聽到嚴苛說有新的問題,張燁忙問:“什麽問題?”
“知道那三個病人的醫生,在這幾年的時間裏都去世了,但是死亡原因卻是千奇百怪,不是死於意外,就是死於自殺。”
嚴苛說到這裏便不再繼續,或許他希望聽到張燁會怎麽說,這樣就可以決定他接下來要怎麽去說。
張燁猶豫了一下說:“閆副局長,你可以放心告訴我,我隻會告訴我知道的,保證不會告訴任何人。”
“這我到是一點都不擔心,隻是希望你不要怕。
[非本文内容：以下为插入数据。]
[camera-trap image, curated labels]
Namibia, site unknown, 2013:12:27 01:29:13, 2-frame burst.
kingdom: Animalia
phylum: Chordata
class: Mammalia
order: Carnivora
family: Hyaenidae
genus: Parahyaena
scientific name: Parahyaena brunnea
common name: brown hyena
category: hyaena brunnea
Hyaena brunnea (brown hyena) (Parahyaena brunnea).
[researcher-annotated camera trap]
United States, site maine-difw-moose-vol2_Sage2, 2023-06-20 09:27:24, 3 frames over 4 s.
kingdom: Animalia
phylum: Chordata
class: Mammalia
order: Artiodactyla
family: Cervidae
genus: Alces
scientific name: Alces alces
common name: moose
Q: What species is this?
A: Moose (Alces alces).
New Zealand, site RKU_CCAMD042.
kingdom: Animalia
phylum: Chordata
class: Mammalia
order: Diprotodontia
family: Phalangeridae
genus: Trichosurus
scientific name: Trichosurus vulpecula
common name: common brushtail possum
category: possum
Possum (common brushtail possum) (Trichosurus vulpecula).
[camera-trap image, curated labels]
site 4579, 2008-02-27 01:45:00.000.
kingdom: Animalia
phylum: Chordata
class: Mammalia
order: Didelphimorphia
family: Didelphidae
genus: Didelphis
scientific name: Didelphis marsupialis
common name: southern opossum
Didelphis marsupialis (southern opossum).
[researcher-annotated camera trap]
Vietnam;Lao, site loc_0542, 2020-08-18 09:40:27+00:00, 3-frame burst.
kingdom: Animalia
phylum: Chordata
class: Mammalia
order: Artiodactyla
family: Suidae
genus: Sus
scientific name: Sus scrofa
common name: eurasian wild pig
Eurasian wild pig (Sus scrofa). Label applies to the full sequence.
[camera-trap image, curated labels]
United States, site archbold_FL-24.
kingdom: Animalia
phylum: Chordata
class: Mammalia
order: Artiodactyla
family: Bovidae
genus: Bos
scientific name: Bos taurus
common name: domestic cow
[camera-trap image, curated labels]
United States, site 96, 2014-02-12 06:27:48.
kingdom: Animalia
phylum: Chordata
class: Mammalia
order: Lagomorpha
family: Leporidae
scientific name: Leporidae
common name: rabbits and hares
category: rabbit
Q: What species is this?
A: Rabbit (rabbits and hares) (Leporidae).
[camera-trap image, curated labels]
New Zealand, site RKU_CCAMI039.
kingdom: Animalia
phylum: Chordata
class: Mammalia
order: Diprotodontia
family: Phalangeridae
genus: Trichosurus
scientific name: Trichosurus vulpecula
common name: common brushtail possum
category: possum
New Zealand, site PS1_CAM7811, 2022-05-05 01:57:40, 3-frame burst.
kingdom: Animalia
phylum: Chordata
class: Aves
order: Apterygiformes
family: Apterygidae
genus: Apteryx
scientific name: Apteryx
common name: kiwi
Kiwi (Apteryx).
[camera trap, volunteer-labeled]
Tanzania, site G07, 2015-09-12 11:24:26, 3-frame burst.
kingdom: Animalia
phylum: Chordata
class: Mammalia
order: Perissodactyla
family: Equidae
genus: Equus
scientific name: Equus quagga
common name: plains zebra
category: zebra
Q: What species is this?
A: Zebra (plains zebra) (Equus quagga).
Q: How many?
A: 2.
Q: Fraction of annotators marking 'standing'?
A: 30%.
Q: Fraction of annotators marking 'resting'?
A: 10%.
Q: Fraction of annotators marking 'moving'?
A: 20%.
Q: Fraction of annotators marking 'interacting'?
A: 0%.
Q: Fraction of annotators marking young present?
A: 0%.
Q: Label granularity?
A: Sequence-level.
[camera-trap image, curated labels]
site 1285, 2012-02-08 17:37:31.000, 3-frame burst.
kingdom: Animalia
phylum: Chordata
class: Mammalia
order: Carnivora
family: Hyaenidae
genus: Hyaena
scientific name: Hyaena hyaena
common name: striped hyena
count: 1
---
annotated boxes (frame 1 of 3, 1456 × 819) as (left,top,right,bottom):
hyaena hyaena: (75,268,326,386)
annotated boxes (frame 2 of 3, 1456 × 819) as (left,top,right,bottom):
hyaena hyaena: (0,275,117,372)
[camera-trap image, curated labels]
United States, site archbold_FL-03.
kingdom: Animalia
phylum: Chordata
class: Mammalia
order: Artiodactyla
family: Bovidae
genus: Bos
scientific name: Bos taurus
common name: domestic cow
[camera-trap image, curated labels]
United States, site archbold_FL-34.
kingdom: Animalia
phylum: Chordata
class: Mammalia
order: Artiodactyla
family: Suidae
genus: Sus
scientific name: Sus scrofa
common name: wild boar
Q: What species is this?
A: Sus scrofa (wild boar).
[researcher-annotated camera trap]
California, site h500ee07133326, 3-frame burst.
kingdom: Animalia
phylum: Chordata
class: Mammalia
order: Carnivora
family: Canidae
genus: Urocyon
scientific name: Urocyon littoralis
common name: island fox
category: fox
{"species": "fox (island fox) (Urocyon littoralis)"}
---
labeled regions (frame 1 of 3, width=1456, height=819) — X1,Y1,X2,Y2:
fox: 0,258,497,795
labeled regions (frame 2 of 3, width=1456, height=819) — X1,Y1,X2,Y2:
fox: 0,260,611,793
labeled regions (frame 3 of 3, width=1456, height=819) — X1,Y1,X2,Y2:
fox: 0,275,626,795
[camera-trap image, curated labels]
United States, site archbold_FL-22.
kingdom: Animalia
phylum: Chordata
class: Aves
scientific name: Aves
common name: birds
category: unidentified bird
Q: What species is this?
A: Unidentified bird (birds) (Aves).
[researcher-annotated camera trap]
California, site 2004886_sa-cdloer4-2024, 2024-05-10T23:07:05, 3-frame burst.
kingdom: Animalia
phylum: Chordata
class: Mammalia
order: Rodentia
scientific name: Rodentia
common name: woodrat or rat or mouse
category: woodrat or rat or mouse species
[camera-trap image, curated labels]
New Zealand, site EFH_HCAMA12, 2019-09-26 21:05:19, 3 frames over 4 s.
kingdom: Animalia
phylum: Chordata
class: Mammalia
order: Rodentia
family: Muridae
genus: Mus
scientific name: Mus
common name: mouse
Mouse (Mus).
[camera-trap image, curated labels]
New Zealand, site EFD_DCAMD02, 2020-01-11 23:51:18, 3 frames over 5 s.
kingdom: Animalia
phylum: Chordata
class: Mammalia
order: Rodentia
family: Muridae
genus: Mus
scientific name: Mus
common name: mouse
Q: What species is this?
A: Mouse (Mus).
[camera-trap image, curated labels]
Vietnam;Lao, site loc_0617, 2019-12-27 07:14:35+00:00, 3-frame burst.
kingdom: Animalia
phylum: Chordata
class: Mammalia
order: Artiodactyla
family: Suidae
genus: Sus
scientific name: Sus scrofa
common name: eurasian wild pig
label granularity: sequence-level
”
電話那邊的嚴苛,想了想說:“其中有一個女醫生,她嫁到了外地,可依舊沒有逃過厄運,所有死亡看起來沒有任何關係,時間、地點都不同,而且沒有任何相似的作案手法,所以也沒有得到重視,現在把所有死亡連在一起看,便出現了一個共同的特點,那就是都曾經在過第四棟,從這個情況來看,這些人真正的死因,被謀殺的可能性極大。”
嚴苛告訴張燁這些,無非就是為張燁的處境而擔心。
“這些瘋子的膽子的未免太大了。”
張燁朝著外麵走去,他要離開這家體驗館回去忙他的,畢竟上午沒有營業,下午再不早點開門的話,這一天就算是歇業了。
“確實是一群瘋子,思維完全和正常人不同,什麽事情都敢做,而且他們應該不認為自己在犯罪,而是以他們所為的正義在進行審判,這才是最難應付的。”
嚴苛也有一些頭疼,道:“我辦案這麽多年,頭一次遇到這樣一群嫌疑人,所以你自己千萬當心,有什麽情況及時和我或者老周取得聯係。”
“我知道了,謝謝閆副局長的關心。”
張燁感謝完之後,又開口問:“除了那三個患者之外,其他病人的資料你們警方應該有吧?可不可以讓我看看,我也算研究過他們,說不定會有其他的發現。”